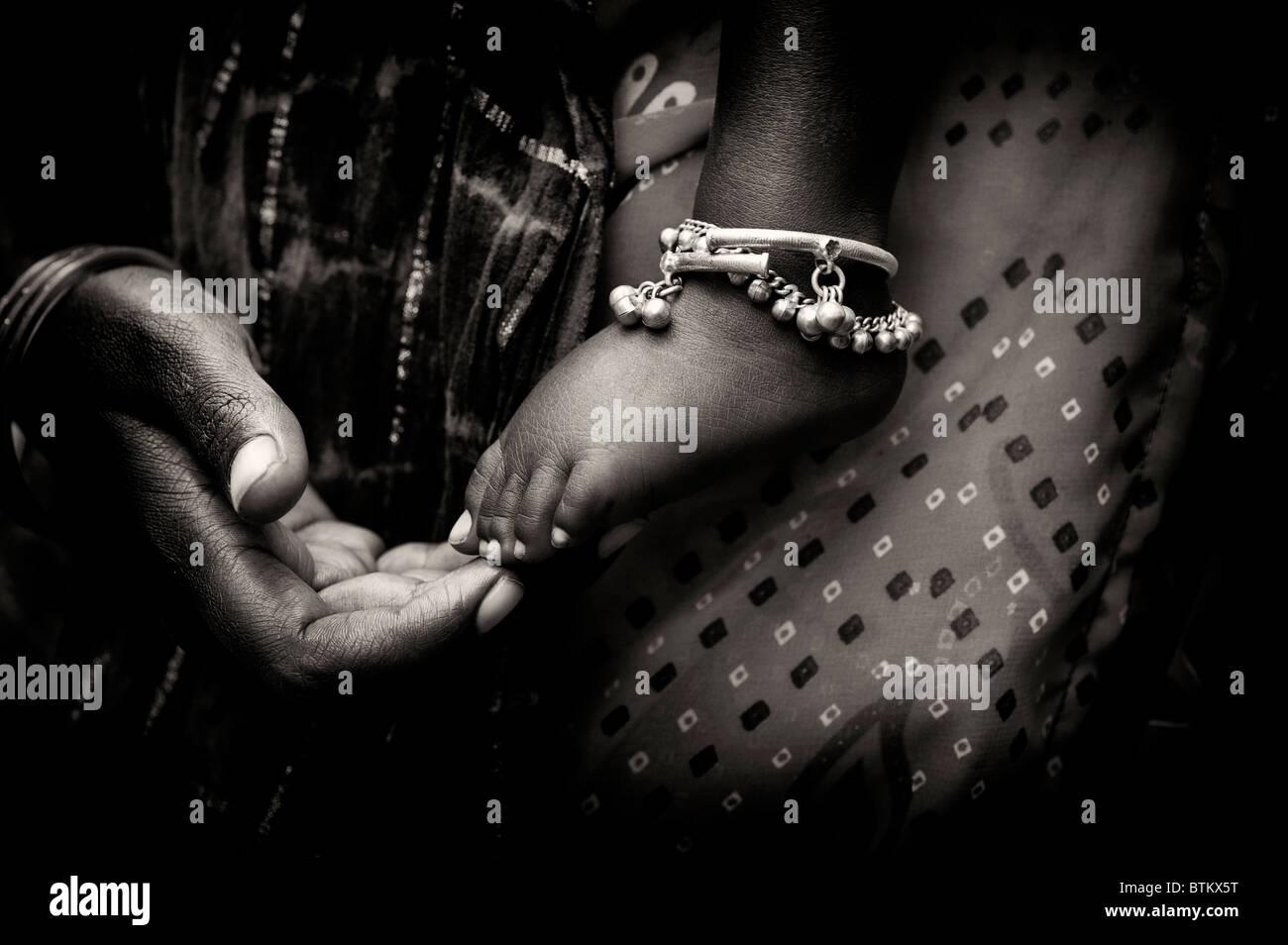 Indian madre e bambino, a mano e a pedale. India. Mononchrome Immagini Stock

---

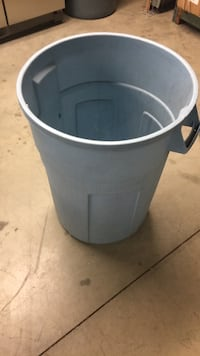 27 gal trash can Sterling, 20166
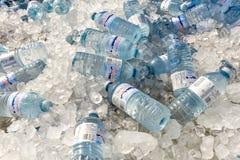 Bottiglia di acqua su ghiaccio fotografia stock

--- How to complete this task ---
Take the lines above starting at the one containing "27 gal trash can Sterling, 20166" and ending at the one containing "Bottiglia di acqua", and print them again exactly, without pictures.

--- Answer below ---
 27 gal trash can Sterling, 20166
 Bottiglia di acqua su ghiaccio fotografia stock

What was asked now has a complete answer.